Regarding a purported sale to Spring on December 11, 1912, by L. W. Clark under and pursuant to the Galli trust deed of the north half of section 19, it was held that the trustee had no authority to make it.

Among the conclusions of law was one to the effect that Spring's mortgage was prior to that of plaintiff on the northeast quarter of section 19.

Appellant insists that since the record title was in O. J. Kjellman when the Galli and Wilson notes were transferred to him by William A. Kjellman, and since the deed from the Trauzettels merely recited that the property was "subject to" the Dodds mortgage, he had no notice of William A. Kjellman's assumption of personal liability, and was therefore a purchaser in good faith of the Galli and Wilson notes and liens in the hands, not of the mortgagee, but of a third party.

§ DATA EXTRACT:
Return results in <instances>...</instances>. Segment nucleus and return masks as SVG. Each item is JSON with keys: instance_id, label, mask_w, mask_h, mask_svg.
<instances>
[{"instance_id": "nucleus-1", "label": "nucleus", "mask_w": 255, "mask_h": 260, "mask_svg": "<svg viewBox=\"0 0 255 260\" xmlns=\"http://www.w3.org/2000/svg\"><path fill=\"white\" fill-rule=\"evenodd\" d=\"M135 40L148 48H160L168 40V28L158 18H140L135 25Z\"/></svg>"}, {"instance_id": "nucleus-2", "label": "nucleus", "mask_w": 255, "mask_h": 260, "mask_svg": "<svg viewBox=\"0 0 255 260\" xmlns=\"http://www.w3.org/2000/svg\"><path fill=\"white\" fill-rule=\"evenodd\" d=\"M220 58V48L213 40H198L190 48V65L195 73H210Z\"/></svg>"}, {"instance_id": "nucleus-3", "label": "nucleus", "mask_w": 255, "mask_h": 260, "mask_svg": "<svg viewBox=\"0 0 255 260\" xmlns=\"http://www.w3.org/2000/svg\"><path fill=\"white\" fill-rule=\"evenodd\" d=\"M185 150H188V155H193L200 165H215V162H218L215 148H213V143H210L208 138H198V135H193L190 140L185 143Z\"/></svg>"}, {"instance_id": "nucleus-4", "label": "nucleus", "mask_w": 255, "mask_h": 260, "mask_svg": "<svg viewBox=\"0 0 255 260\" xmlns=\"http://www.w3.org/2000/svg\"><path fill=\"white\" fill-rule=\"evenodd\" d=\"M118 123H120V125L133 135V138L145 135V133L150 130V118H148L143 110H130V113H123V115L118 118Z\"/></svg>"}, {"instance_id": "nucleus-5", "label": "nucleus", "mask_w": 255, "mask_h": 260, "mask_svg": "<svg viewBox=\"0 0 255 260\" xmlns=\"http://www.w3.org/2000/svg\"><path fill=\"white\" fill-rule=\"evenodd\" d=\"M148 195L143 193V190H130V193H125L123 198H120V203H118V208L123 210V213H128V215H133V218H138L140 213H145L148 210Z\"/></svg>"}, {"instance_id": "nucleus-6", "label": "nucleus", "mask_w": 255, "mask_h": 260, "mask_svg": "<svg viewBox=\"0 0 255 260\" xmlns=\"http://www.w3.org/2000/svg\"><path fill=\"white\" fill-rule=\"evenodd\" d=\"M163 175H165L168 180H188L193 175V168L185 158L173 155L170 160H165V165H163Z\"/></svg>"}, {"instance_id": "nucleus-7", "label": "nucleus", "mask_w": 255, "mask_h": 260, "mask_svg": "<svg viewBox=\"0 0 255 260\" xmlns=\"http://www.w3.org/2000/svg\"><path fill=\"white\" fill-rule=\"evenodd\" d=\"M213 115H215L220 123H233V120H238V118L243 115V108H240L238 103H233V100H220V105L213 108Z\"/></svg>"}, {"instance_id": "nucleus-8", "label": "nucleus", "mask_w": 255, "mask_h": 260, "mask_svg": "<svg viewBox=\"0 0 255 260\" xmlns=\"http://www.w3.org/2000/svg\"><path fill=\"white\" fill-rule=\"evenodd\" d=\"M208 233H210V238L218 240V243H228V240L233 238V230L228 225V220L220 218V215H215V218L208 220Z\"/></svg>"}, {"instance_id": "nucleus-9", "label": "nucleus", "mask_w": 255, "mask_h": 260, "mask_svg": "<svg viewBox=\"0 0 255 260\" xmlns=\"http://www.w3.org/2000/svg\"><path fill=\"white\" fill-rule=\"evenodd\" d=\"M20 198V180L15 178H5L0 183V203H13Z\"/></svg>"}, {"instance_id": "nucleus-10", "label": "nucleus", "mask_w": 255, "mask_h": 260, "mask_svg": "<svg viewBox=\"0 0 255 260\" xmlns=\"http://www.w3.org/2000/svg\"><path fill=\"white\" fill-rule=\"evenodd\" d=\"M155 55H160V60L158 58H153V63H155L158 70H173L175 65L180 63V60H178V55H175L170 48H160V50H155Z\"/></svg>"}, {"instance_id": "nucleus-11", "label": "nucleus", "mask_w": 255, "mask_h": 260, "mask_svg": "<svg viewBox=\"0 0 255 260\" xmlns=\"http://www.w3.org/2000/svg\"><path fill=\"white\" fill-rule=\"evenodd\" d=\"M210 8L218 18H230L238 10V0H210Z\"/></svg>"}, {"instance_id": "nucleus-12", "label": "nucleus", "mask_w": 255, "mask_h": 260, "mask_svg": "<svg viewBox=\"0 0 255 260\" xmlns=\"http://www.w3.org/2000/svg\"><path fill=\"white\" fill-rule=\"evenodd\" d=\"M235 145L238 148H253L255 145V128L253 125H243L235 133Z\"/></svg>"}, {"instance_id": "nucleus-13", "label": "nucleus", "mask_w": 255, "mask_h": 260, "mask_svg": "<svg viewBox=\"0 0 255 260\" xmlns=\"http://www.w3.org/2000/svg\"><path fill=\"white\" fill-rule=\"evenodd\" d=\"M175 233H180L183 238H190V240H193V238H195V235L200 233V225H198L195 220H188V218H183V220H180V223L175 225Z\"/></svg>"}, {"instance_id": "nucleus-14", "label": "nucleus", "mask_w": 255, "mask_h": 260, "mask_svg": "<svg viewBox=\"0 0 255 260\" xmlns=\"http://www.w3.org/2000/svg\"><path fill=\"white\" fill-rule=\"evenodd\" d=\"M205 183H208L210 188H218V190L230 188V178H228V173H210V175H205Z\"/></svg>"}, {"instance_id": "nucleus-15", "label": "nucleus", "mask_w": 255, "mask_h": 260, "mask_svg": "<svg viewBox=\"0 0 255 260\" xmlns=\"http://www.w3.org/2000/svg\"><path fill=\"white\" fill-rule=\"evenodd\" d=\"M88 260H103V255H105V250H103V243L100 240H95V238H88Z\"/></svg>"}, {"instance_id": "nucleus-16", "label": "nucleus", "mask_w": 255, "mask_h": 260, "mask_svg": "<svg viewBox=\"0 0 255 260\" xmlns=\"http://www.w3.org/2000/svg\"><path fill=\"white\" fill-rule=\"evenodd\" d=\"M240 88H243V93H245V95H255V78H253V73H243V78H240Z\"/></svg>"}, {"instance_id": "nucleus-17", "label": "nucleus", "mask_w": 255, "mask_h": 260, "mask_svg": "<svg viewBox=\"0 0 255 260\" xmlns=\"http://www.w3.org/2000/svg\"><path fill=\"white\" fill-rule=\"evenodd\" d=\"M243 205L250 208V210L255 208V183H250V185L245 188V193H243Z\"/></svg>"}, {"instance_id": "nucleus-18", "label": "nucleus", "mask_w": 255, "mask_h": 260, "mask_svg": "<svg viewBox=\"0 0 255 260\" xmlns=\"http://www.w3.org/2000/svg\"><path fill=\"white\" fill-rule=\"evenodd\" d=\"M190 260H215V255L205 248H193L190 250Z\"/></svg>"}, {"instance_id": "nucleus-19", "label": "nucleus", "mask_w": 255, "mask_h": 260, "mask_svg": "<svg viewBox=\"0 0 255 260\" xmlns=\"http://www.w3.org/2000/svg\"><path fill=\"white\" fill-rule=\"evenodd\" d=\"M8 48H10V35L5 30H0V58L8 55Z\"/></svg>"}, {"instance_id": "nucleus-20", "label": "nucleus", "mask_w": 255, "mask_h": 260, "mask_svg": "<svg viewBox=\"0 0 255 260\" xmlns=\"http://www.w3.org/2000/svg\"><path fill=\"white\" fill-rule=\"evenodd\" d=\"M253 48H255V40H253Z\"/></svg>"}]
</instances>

§ STATED TASK 1:
Using the court excerpt, decide whether each statement is true. Answer yes or no for each, and quote the words that decide it.
(a) The trustee was held to have authority to make the sale to Spring on December 11, 1912.
(b) One conclusion of law put Spring's mortgage ahead of plaintiff's on the northeast quarter of section 19.
(c) The deed from the Trauzettels recited that the property was "subject to" the Dodds mortgage.
§ STATED TASK 2: List every person the court excerpt names with initials or a first name along with a surname.
The material has nothing to do with the court excerpt.

§ RESULT 1:
(a) No: "it was held that the trustee had no authority to make it."
(b) Yes: "Spring's mortgage was prior to that of plaintiff on the northeast quarter of section 19."
(c) Yes: "the deed from the Trauzettels merely recited that the property was "subject to" the Dodds mortgage"

§ RESULT 2:
L. W. Clark
O. J. Kjellman
William A. Kjellman